━━━━━ GIVEN INFORMATION

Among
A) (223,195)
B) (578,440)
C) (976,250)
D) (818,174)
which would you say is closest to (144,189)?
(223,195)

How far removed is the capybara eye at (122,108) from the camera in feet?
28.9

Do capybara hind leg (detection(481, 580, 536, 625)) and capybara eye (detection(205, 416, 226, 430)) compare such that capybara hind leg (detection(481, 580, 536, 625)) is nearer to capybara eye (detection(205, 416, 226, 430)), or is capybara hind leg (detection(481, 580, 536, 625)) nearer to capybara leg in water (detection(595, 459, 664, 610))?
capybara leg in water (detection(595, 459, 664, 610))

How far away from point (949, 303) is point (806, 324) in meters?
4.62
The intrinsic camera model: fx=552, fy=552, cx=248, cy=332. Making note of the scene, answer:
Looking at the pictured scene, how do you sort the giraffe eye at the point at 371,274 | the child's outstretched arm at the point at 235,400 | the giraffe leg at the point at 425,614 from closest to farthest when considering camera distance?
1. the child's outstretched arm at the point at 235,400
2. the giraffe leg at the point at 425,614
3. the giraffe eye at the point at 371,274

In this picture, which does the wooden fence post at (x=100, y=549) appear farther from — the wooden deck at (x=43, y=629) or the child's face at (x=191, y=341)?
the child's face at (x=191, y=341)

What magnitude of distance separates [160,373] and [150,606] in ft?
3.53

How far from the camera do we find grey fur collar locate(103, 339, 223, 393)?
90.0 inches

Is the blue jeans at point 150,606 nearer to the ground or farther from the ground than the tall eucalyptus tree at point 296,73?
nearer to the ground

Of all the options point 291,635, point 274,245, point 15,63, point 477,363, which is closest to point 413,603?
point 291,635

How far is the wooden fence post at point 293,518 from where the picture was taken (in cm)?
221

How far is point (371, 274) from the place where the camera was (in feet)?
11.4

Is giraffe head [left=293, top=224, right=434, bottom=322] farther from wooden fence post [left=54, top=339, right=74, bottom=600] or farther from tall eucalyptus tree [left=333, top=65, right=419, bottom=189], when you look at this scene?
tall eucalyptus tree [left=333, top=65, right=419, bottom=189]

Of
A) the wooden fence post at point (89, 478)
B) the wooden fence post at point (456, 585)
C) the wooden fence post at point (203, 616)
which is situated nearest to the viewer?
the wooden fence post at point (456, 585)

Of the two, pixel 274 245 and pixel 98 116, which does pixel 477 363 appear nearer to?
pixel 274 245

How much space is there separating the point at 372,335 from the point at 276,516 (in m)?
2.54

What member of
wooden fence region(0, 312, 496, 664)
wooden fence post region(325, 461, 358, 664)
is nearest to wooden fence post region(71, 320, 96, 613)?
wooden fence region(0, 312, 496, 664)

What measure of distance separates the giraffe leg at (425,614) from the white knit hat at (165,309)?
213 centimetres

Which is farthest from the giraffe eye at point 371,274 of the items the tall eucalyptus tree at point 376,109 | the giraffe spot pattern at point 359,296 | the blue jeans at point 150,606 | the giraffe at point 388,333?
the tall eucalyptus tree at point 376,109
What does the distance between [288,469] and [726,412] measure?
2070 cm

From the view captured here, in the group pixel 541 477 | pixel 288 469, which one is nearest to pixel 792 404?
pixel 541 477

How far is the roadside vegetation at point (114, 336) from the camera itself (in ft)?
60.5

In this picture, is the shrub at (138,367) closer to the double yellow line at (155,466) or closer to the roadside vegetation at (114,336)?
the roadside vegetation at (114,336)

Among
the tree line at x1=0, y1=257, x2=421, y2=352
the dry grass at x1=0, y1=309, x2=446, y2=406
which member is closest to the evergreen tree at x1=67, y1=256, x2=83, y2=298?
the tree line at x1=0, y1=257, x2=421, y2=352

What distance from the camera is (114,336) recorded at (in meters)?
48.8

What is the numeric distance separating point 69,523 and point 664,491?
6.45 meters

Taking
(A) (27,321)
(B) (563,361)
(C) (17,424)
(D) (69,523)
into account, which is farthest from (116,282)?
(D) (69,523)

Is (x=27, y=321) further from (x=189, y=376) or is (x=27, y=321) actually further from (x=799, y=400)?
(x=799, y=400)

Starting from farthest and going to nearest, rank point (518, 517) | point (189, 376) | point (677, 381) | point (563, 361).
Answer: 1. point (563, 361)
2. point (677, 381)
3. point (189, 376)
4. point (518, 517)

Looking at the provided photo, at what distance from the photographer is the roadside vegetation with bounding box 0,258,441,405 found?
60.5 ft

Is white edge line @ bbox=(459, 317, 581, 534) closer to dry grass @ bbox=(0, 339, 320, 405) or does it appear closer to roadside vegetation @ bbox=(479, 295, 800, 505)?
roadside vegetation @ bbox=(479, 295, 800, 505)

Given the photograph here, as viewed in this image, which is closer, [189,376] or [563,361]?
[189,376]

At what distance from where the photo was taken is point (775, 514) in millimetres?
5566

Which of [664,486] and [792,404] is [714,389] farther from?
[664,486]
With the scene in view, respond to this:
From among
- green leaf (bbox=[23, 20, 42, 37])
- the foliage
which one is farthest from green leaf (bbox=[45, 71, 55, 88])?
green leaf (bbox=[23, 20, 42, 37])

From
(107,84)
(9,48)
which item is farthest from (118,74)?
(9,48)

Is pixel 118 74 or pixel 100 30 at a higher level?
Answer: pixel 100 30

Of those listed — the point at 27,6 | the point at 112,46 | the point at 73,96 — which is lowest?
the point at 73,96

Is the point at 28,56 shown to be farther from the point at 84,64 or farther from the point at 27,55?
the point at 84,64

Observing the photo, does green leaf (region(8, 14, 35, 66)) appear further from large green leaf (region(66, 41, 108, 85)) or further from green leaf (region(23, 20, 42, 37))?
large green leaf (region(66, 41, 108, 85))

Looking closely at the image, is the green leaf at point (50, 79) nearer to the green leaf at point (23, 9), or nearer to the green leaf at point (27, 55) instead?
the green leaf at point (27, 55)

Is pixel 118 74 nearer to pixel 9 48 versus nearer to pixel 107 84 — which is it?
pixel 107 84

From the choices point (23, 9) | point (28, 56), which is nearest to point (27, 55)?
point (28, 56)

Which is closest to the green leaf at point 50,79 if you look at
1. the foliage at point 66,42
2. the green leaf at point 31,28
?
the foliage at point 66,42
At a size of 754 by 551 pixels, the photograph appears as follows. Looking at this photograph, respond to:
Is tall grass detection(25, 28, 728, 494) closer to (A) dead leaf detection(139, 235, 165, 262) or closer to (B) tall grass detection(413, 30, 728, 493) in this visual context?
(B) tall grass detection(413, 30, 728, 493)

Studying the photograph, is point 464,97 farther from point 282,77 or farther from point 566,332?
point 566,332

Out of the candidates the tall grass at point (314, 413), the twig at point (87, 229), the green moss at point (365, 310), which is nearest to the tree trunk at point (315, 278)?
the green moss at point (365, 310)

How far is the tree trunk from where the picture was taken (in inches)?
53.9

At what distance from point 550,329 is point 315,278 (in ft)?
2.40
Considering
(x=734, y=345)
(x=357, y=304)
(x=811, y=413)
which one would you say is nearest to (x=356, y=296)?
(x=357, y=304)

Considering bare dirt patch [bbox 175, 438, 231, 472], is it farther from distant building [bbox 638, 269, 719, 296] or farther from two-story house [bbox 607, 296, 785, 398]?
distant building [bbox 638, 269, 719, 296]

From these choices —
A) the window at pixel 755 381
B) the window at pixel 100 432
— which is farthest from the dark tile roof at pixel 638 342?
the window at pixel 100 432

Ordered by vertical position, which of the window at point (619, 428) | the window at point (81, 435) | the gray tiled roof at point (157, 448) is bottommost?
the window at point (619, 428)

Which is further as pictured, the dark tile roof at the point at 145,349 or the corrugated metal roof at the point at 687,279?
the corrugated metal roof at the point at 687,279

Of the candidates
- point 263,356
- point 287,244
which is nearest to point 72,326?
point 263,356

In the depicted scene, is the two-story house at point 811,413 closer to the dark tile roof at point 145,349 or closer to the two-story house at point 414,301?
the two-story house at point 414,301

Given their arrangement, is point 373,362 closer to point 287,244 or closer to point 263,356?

━━━━━━━━━━

■ WRITTEN PROBLEM ■
Extract the lines above from the one containing "Ordered by vertical" to the last line, both included, exactly as written.

■ RESULT FOR THIS EXERCISE ■
Ordered by vertical position, which of the window at point (619, 428) | the window at point (81, 435) | the gray tiled roof at point (157, 448) is bottommost?
the window at point (619, 428)

Which is further as pictured, the dark tile roof at the point at 145,349 or the corrugated metal roof at the point at 687,279?
the corrugated metal roof at the point at 687,279

Of the candidates
- point 263,356
- point 287,244
which is nearest to point 72,326?
point 263,356

In the depicted scene, is the two-story house at point 811,413 closer to the dark tile roof at point 145,349 or closer to the two-story house at point 414,301?
the two-story house at point 414,301

Given their arrangement, is point 373,362 closer to point 287,244 or closer to point 263,356?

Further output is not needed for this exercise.